The Role of the Microbiome Across Neurological and Neurodegenerative Disorders: A Quantitative Systematic Review
Emily Song1, Sam Degregori2, Harrison Gu4, Isabella Huang4, David Kobobel4, Rob Knight3
1Department of Biomedical Engineering, Duke University, 2Department of Pediatrics, 3Departments of Pediatrics, Bioengineering, and Computer Science & Engineering, University of California San Diego, 4Department of Biology, Johns Hopkins University
Objective:
Evaluate clinical associations between microbiome features and neurological disorders and test whether directional taxonomic shifts are consistent within and across diseases, emphasizing Alzheimer’s disease (AD) and Parkinson’s disease (PD).
Background:
The human microbiome influences metabolism, immunity, and brain health. Dysbiosis has been linked to neurologic conditions, but the consistency of clinical associations and taxon-level enrichment or depletion across diseases remains unclear.
Design/Methods:
We conducted an umbrella review of 63 studies (past 10 years; PRISMA). From each study we extracted specimen site, sequencing modality (16S/shotgun), design, diversity metrics, reported taxa and their enrichment or depletion relative to control, and clinical scales. Clinical-association was coded (Yes/No/Not Reported) if a statistically significant association between a microbiome measure and clinical phenotype was described. We performed a vote-count synthesis: for each (taxon, disease) we tallied enrichment and depletion, computed net effect and support (total studies), and compared bins with Fisher’s exact tests.

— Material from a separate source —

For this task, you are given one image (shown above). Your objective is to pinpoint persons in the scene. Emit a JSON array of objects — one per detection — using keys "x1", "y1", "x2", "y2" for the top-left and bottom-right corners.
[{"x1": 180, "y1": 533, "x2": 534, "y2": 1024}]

Prespecified bins captured canonical short-chain fatty acid (SCFA) producers.
Results:
Clinical associations were reported in 40/44 evaluable (90.9%) studies. Across disorders, SCFA-producing taxa (e.g., Faecalibacterium, Roseburia, Blautia, Agathobacter, Eubacterium, Butyricicoccus, Ruminococcus) were significantly more often depleted than enriched (2×2 table [[39 pos, 24 neg] vs [11 pos, 52 neg]]; OR = 7.68, p = 5.3×10⁻⁷). Disease-specific patterns mirrored this signature: PD: recurrent depletion of SCFA-linked taxa (Faecalibacterium, Roseburia, Blautia) with enrichment of other genera (e.g., Akkermansia, Desulfovibrio, Escherichia). AD: frequent depletion of SCFA taxa (Faecalibacterium, Eubacterium, Roseburia), with variable enrichment of Bacteroides, Akkermansia, and Prevotella. Signals spanned multiple sites and methods, with heterogeneity and stage-specific effects (e.g., preclinical AD).
Conclusions:
A reproducible cross-disease signature of SCFA-producer depletion accompanies neurological disorders and co-varies with clinical scales. This evidence synthesis clarifies within-disease consistency versus mixed findings—particularly in AD and PD—and supports the need for standardized, longitudinal, multi-omics studies to refine causality and enable robust diagnostic biomarkers.
Disclaimer: Abstracts were not reviewed by Neurology® and do not reflect the views of Neurology® editors or staff.